▶ **Stored items**
##########

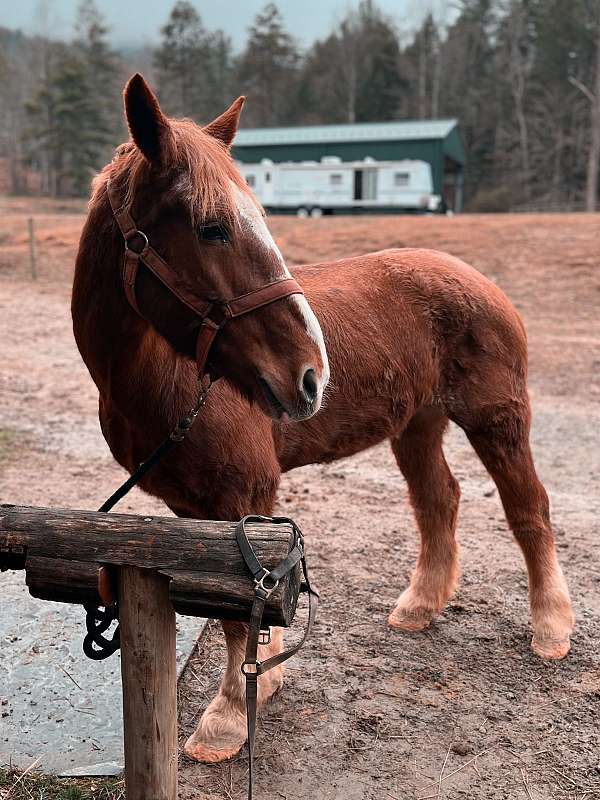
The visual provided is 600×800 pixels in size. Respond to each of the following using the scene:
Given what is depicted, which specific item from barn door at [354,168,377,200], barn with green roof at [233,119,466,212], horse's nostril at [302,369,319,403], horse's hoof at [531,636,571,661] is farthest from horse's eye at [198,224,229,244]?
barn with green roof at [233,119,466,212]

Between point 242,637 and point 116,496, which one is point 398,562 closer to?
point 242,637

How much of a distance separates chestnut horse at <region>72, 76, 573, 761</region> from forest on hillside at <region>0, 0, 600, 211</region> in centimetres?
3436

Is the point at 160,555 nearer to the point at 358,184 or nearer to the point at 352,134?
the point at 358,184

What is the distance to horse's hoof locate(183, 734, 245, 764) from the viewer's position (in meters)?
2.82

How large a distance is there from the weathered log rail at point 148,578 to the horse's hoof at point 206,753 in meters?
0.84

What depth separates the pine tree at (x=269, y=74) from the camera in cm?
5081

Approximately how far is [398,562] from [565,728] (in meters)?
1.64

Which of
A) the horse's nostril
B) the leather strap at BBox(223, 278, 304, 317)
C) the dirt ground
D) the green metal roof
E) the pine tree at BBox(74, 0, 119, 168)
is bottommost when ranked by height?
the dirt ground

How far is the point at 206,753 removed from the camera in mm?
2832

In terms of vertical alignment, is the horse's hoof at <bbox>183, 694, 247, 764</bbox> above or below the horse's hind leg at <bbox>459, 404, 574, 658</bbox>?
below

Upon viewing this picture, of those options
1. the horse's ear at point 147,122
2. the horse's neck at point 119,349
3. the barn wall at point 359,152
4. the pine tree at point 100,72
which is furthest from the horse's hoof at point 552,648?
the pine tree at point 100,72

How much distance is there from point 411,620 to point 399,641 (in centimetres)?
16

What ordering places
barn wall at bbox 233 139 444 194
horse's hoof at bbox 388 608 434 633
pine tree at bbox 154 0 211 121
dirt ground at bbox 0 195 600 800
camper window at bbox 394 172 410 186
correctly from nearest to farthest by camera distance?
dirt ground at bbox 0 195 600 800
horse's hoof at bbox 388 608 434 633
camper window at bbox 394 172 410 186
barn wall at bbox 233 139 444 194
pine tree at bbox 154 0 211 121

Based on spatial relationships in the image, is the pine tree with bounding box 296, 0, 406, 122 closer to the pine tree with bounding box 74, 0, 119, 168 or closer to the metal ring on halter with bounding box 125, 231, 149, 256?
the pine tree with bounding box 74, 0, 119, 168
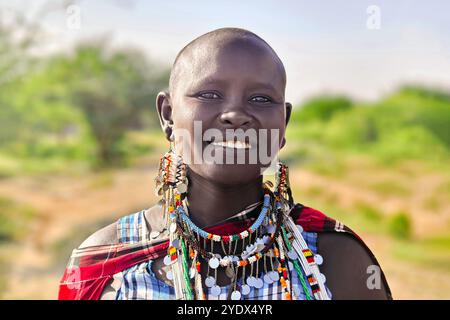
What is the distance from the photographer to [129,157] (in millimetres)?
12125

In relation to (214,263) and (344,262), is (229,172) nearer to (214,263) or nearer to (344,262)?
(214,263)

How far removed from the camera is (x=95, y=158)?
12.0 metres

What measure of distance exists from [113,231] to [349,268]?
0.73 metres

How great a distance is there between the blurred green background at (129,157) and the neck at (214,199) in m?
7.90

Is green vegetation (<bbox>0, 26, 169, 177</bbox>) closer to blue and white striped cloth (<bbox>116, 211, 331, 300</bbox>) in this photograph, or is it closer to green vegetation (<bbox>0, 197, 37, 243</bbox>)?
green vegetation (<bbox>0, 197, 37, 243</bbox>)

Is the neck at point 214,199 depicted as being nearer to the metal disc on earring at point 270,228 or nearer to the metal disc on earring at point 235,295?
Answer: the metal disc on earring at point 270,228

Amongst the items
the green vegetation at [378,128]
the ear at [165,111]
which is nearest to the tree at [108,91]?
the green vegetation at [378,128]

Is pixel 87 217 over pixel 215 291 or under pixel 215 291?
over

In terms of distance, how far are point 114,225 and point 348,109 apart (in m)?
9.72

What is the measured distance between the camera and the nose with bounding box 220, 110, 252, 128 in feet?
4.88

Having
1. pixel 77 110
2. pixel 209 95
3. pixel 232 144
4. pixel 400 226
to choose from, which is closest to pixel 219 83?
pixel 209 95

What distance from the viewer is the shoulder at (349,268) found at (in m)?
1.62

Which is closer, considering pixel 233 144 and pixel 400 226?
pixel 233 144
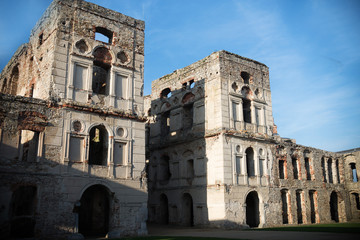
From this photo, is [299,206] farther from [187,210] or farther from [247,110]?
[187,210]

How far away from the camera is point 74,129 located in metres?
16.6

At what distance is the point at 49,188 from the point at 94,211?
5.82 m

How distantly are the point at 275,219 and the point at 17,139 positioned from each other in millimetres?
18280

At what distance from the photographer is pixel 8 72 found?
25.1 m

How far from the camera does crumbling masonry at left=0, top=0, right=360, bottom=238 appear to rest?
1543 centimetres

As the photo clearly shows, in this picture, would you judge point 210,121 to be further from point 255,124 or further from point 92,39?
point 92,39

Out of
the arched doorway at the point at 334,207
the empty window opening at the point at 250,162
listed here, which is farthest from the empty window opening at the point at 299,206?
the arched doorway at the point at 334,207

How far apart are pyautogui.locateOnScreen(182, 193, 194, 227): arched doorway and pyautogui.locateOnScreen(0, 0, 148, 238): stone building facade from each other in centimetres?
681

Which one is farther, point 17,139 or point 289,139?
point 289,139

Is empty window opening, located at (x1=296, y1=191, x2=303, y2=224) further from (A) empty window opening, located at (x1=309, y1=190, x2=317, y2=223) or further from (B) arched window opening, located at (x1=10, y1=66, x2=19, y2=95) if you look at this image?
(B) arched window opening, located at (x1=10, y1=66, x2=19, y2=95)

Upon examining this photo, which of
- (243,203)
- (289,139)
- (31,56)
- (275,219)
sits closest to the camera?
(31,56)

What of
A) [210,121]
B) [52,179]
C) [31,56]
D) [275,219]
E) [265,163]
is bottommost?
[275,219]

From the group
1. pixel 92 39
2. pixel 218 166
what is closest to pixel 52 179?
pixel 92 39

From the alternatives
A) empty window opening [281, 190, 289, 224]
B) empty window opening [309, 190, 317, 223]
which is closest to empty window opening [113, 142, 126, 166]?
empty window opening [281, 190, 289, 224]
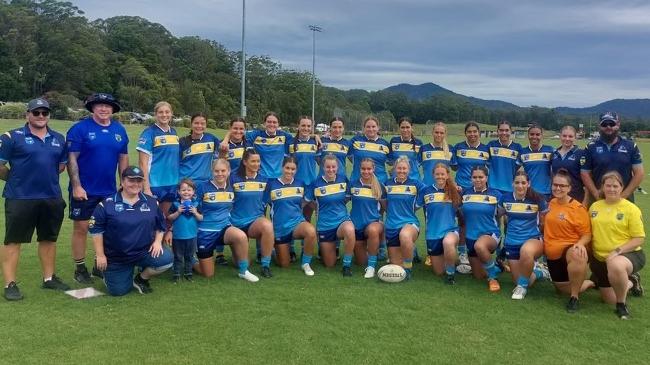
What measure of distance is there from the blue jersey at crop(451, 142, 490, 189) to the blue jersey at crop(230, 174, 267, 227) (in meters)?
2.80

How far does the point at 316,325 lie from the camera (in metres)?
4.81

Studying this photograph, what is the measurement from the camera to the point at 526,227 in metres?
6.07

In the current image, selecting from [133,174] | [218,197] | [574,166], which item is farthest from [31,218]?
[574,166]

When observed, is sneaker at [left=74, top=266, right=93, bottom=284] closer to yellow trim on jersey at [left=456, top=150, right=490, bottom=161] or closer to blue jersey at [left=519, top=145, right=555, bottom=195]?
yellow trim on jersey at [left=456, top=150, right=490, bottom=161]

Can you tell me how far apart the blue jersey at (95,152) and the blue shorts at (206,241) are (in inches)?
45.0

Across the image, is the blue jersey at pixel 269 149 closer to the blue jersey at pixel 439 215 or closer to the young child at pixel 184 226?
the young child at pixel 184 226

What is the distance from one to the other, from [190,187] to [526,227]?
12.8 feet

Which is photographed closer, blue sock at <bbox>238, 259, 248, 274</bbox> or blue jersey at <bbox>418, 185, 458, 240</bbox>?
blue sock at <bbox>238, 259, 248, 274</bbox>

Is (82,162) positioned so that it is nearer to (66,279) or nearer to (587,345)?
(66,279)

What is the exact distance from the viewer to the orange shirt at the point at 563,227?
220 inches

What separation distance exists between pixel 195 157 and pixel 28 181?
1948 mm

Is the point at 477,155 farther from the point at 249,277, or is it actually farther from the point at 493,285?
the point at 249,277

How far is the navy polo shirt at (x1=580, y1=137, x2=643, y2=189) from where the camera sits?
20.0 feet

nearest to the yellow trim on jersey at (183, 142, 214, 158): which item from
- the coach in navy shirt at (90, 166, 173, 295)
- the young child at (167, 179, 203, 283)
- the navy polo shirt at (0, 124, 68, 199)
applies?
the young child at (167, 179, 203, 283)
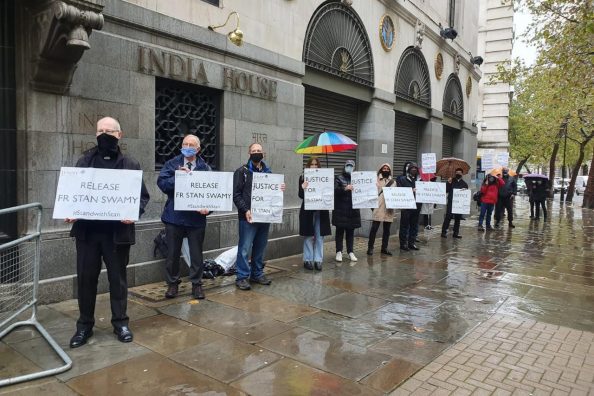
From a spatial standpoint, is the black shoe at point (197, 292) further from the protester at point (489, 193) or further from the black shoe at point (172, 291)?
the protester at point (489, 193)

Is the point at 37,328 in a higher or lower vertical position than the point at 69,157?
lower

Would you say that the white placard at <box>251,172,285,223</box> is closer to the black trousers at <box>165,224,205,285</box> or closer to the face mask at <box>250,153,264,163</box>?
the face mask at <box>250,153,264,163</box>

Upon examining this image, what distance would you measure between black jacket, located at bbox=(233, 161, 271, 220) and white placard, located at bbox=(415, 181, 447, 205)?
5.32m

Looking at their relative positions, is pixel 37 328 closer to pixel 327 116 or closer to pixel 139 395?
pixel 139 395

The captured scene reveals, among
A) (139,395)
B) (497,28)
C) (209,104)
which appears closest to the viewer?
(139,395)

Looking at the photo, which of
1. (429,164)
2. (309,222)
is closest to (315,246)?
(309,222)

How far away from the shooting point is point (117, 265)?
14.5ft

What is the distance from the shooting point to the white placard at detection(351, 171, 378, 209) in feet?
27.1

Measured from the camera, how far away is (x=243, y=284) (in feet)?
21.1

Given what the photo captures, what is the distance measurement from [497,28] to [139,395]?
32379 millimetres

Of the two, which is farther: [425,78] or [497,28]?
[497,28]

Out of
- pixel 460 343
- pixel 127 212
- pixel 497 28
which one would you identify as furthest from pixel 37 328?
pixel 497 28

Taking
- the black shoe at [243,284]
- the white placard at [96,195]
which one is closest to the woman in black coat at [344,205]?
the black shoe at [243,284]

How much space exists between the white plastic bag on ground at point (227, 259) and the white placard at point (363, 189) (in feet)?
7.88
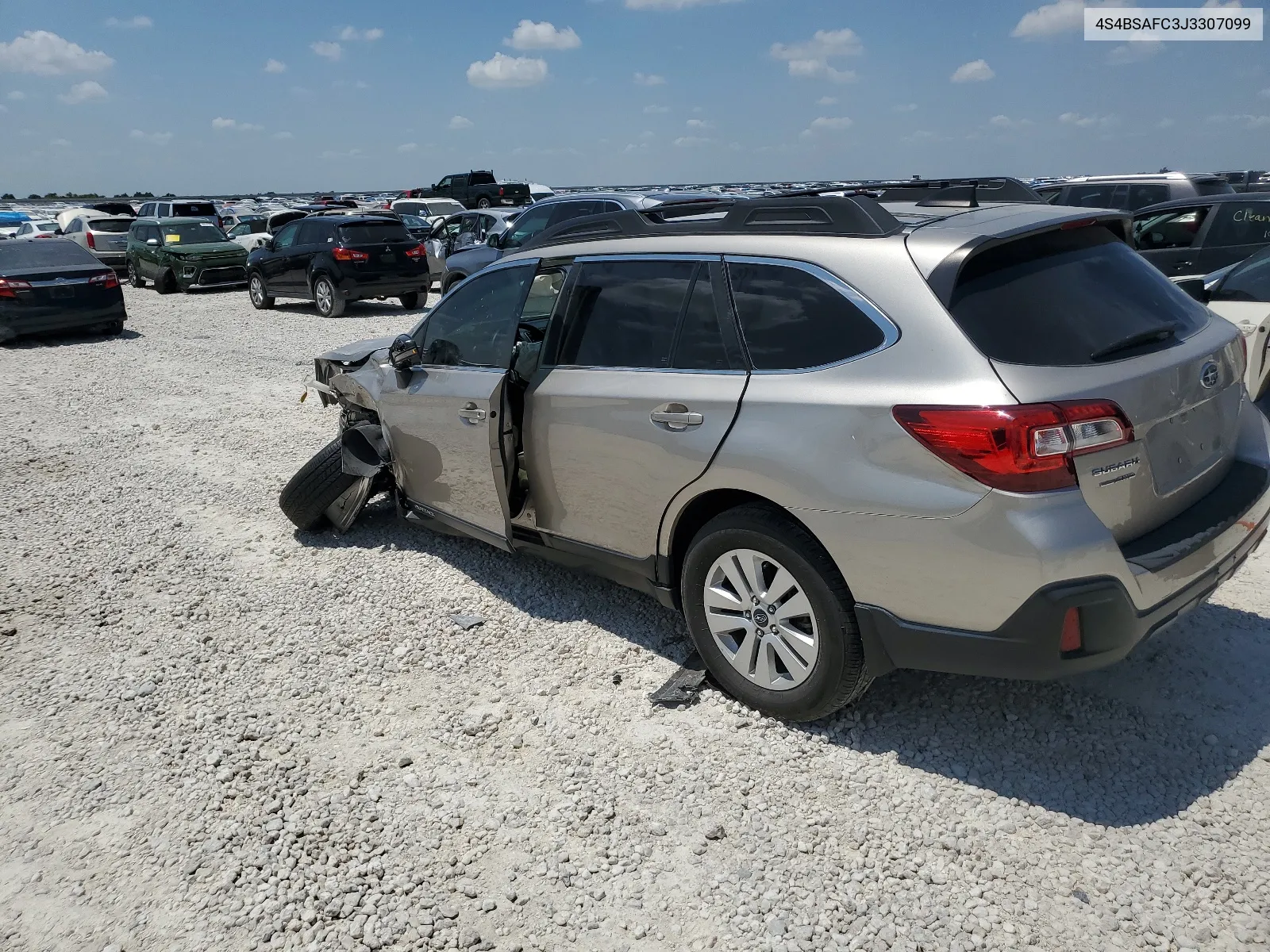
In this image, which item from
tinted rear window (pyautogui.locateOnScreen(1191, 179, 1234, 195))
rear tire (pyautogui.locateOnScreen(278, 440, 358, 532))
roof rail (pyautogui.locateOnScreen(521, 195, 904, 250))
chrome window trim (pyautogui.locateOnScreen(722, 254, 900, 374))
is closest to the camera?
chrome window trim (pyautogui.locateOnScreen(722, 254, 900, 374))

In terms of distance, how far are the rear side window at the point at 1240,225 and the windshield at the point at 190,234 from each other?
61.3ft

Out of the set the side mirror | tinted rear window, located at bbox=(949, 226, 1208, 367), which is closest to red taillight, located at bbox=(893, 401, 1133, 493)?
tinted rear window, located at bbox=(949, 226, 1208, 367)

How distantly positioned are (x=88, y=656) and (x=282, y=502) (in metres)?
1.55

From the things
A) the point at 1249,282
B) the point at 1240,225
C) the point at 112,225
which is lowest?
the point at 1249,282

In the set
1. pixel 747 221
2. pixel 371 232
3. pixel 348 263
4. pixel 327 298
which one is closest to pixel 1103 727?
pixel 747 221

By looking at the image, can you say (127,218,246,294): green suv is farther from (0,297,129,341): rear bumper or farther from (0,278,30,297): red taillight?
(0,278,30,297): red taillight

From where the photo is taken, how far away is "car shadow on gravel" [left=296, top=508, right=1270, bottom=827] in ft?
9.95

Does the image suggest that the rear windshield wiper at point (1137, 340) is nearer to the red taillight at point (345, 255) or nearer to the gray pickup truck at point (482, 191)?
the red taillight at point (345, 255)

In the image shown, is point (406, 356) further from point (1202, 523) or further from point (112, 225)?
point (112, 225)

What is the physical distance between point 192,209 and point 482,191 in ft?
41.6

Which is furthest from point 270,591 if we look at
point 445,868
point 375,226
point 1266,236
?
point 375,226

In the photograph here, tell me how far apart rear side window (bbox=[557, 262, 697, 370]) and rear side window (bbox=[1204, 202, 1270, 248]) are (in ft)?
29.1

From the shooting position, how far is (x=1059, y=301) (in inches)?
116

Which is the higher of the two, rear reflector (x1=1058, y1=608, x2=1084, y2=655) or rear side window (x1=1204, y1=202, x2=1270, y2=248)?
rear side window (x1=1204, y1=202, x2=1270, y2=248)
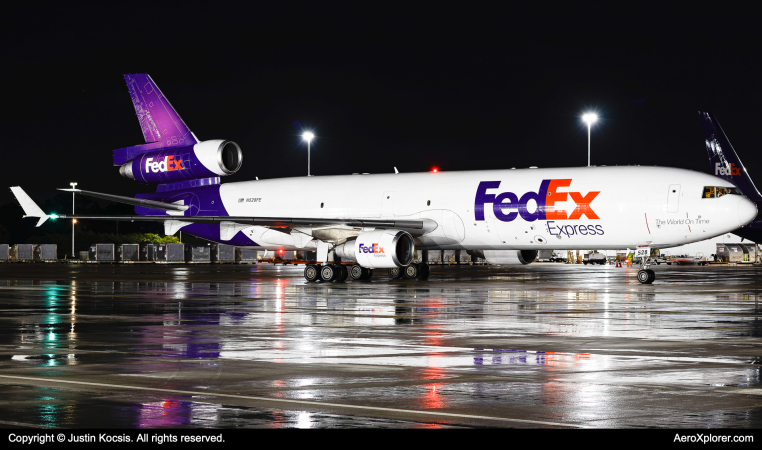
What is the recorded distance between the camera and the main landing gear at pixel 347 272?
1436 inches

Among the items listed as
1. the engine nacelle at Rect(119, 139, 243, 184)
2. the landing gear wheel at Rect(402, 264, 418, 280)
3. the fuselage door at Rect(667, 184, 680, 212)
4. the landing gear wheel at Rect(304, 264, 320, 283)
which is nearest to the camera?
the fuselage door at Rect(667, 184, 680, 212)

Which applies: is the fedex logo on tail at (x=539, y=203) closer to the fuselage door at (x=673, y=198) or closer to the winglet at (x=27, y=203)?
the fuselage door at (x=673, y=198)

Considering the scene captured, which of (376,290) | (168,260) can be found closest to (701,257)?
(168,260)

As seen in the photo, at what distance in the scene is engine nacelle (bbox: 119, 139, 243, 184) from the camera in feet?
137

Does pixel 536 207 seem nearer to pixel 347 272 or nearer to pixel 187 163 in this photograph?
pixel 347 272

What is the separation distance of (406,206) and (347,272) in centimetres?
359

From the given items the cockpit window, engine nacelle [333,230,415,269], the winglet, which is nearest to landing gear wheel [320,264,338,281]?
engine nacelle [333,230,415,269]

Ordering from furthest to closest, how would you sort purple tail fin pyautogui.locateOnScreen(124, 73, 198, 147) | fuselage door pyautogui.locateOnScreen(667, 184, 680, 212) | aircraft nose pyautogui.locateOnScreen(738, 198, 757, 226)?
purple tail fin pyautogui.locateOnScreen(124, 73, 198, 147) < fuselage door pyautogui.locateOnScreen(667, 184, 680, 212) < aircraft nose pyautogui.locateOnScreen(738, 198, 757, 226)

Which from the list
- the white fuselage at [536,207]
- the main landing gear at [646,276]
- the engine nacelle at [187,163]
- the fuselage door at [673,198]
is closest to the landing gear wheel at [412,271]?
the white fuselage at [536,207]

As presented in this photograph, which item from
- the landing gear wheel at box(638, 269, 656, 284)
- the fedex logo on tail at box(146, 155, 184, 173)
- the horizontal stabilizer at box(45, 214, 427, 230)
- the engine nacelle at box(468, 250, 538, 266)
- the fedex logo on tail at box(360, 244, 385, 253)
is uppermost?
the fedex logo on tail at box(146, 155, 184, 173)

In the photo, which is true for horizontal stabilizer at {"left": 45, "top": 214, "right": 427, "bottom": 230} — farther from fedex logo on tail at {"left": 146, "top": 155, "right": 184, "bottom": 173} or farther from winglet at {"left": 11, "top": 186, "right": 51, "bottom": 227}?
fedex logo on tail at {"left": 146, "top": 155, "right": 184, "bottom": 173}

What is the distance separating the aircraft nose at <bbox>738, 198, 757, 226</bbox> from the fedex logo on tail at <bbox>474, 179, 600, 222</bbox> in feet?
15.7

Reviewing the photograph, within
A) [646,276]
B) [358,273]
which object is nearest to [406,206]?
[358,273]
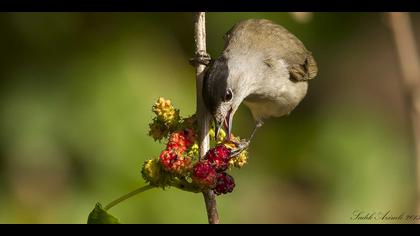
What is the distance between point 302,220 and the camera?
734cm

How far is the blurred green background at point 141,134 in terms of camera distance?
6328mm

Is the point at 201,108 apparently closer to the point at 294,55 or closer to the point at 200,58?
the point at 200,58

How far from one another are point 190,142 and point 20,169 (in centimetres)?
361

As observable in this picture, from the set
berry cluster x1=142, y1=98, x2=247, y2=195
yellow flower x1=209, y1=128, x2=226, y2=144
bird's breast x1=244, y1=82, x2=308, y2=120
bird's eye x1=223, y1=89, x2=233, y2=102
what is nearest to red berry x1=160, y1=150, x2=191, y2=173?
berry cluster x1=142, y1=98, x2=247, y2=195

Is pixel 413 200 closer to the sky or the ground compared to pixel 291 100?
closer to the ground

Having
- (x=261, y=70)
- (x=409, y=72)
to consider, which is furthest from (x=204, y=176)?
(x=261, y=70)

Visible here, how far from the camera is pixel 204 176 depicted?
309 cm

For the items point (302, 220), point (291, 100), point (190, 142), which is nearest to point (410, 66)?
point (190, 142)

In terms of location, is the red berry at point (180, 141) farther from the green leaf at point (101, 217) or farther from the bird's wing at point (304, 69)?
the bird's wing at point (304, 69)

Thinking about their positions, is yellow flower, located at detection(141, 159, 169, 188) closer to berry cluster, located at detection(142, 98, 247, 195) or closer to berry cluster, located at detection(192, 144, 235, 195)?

##########

▶ **Exercise aim**
Begin with the line that contains "Is pixel 413" and end with the last line of the records; set down every line in that span exactly, and nothing else.

▶ **Answer to this task**
Is pixel 413 200 closer to the sky or the ground compared to pixel 291 100?
closer to the ground

Having
- (x=261, y=70)
- (x=409, y=72)
to consider, which is furthest from (x=204, y=176)?
(x=261, y=70)

Visible here, how far from the camera is pixel 204 176 depicted?
309 cm

For the items point (302, 220), point (291, 100), point (190, 142), which is nearest to point (410, 66)?
point (190, 142)

In terms of location, is the red berry at point (180, 141) farther from the green leaf at point (101, 217) or farther from the bird's wing at point (304, 69)?
the bird's wing at point (304, 69)

Thinking about their positions, is yellow flower, located at detection(141, 159, 169, 188) closer to berry cluster, located at detection(142, 98, 247, 195) or closer to berry cluster, located at detection(192, 144, 235, 195)?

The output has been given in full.